§ Consegna a
Ricopia tali e quali le righe dei record a partire da quella che contiene "What is the extent" fino alla fine dei record, estremi compresi.

L’aereo sorvola il Mar Baltico, si avvicina alla terra ferma, si cominciano a vedere laghi e foreste, betulle, pini, abeti: il mio cuore mi dice che sono tornato a casa.
Come tornato a casa, non sei italiano? Si, è vero sono italiano ma il mio cuore sta in Finlandia.
Riparte l’aereo per un volo interno che ci porta a Rowaniemi, la capitale del nord.
Suomi, terra dei mille laghi, delle foreste infinite, delle paludi, dove c’è l’occhio della palude, cioè un foro circolare di 40/50 cm di diametro, fatto a cono in cui c’è solo acqua e se ci vai a finire dentro è un bagno assicurato.
Più di 20 anni or sono è capitato di finirci dentro ad Elena, una nostra giovane accompagnatrice, interprete finlandese: è uscita come un pulcino bagnato.
La prima volta che sono rimasto incantato dalla Finlandia avevo 30 anni.

§ Dati forniti
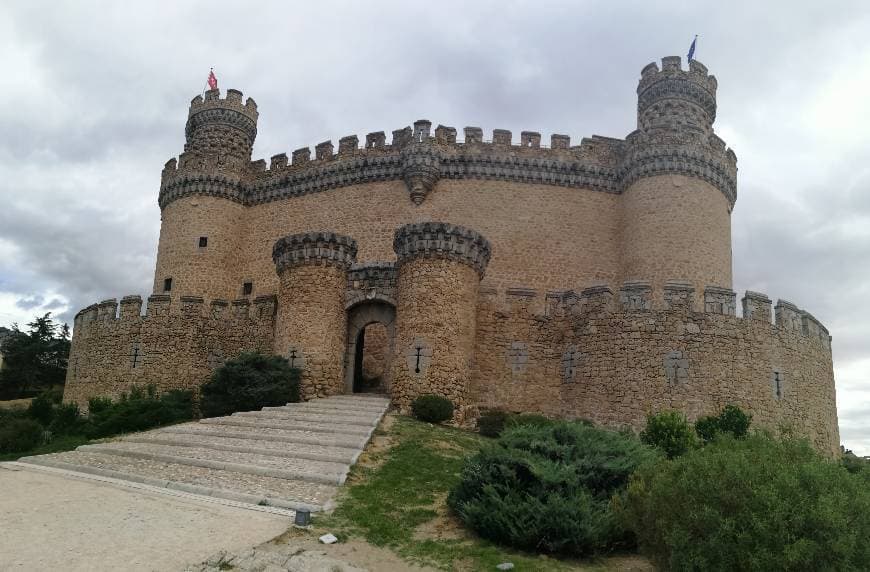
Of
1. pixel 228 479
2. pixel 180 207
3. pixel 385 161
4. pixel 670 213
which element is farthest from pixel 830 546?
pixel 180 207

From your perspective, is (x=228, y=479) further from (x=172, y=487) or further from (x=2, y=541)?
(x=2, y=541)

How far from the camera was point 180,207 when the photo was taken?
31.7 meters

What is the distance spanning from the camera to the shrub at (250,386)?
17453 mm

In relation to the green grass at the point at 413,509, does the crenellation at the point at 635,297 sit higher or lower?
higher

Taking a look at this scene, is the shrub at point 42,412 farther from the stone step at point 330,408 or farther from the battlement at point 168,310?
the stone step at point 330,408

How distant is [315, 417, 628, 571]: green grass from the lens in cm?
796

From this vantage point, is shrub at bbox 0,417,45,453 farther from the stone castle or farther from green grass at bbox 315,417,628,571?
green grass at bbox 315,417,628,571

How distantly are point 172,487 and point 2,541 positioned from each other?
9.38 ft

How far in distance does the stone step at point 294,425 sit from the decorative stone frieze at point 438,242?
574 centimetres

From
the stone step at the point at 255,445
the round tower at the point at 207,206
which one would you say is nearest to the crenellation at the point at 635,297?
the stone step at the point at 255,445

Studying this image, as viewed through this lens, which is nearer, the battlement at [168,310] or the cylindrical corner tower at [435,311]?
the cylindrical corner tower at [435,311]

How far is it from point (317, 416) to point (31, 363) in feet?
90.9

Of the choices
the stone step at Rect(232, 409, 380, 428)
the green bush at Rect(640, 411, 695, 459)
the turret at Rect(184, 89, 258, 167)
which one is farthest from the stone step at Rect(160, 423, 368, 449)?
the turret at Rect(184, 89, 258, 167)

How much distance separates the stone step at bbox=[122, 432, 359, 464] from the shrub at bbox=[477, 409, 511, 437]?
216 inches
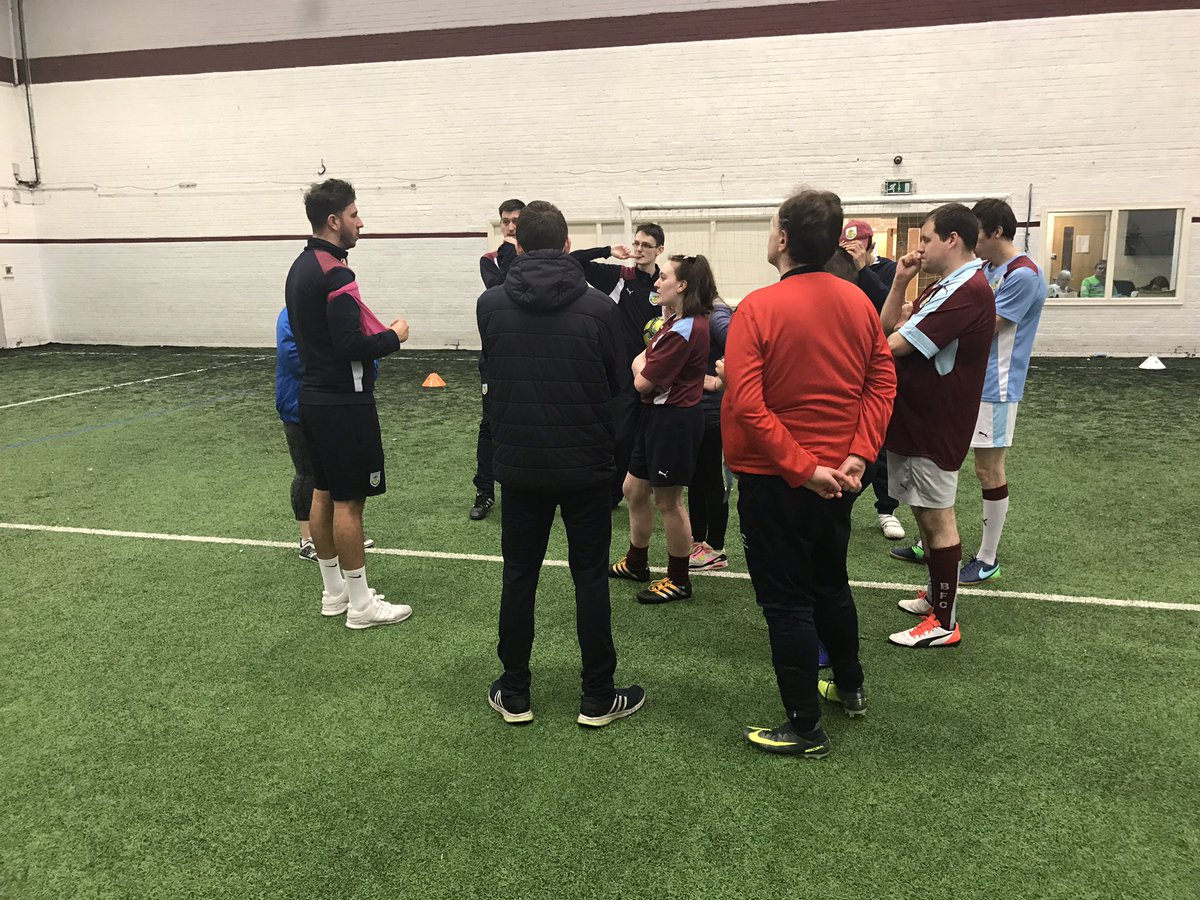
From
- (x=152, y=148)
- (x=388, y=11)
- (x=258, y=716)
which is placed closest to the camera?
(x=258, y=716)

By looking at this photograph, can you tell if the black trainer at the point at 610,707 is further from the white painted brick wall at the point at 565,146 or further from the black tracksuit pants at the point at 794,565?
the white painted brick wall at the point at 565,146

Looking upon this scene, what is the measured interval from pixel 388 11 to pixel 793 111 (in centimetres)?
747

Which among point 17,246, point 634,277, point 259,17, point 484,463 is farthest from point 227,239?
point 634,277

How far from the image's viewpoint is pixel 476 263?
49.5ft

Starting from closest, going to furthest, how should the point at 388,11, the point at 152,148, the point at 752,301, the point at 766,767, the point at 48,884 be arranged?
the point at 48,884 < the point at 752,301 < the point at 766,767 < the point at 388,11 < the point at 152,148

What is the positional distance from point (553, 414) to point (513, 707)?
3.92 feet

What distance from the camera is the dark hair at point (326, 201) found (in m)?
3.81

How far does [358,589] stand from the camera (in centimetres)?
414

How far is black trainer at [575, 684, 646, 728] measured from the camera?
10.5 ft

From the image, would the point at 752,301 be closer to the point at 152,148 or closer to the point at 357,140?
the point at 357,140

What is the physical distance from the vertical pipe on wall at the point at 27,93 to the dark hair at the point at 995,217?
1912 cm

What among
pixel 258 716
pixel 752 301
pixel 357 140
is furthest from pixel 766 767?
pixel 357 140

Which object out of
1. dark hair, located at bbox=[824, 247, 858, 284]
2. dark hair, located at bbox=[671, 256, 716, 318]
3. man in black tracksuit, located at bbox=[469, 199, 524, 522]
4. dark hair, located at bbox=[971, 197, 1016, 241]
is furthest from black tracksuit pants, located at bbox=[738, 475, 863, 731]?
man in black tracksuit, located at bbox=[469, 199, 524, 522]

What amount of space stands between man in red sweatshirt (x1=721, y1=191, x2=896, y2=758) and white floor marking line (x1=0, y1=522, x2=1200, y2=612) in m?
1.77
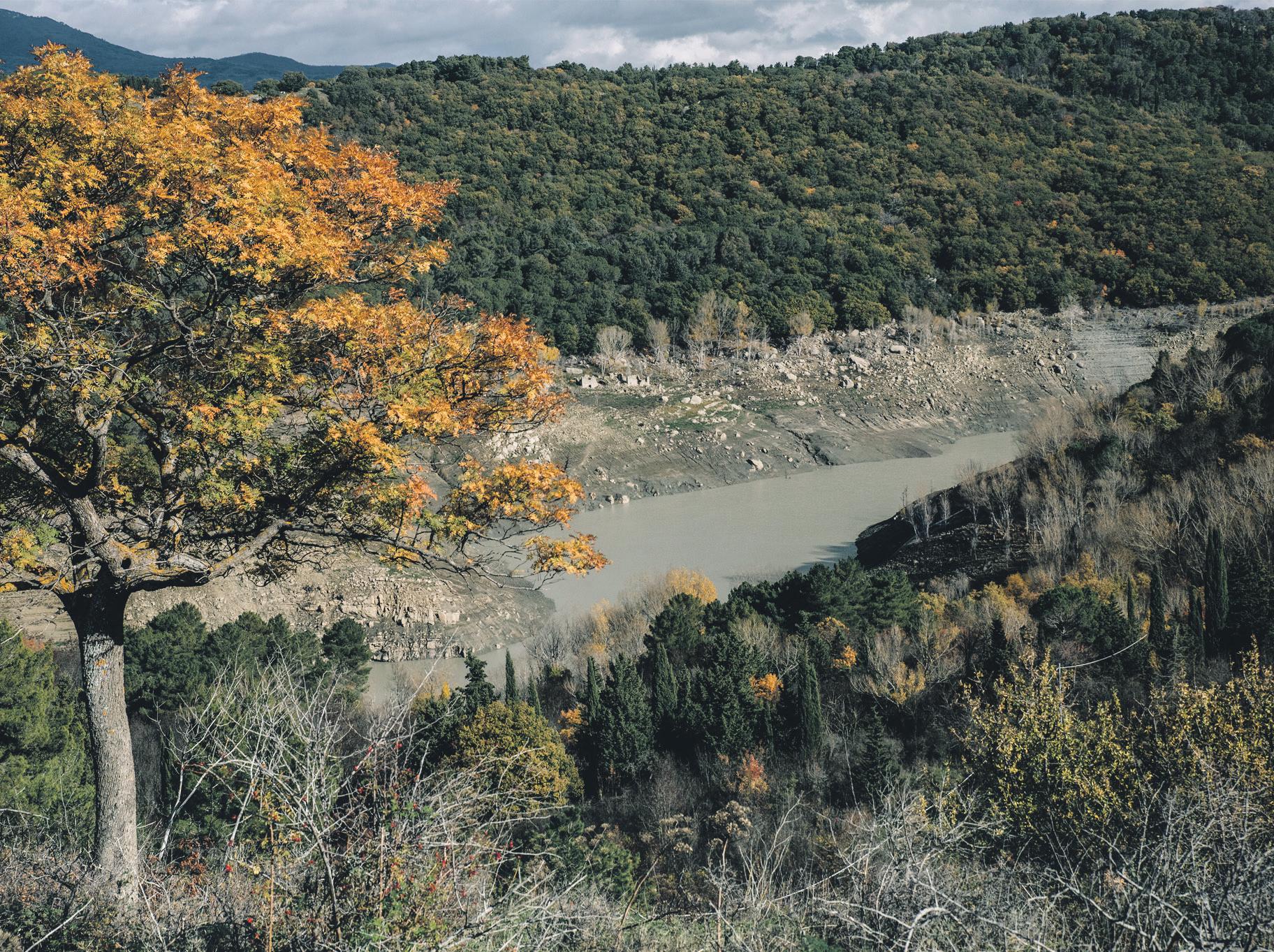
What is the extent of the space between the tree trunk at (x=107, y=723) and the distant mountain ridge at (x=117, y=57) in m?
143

§ Consegna b
Nel brano scelto, quale città viene raggiunta con il volo interno?

§ Soluzione a
What is the extent of the space between the tree trunk at (x=107, y=723) and the distant mountain ridge at (x=117, y=57) in m?
143

§ Soluzione b
Rowaniemi, la capitale del nord.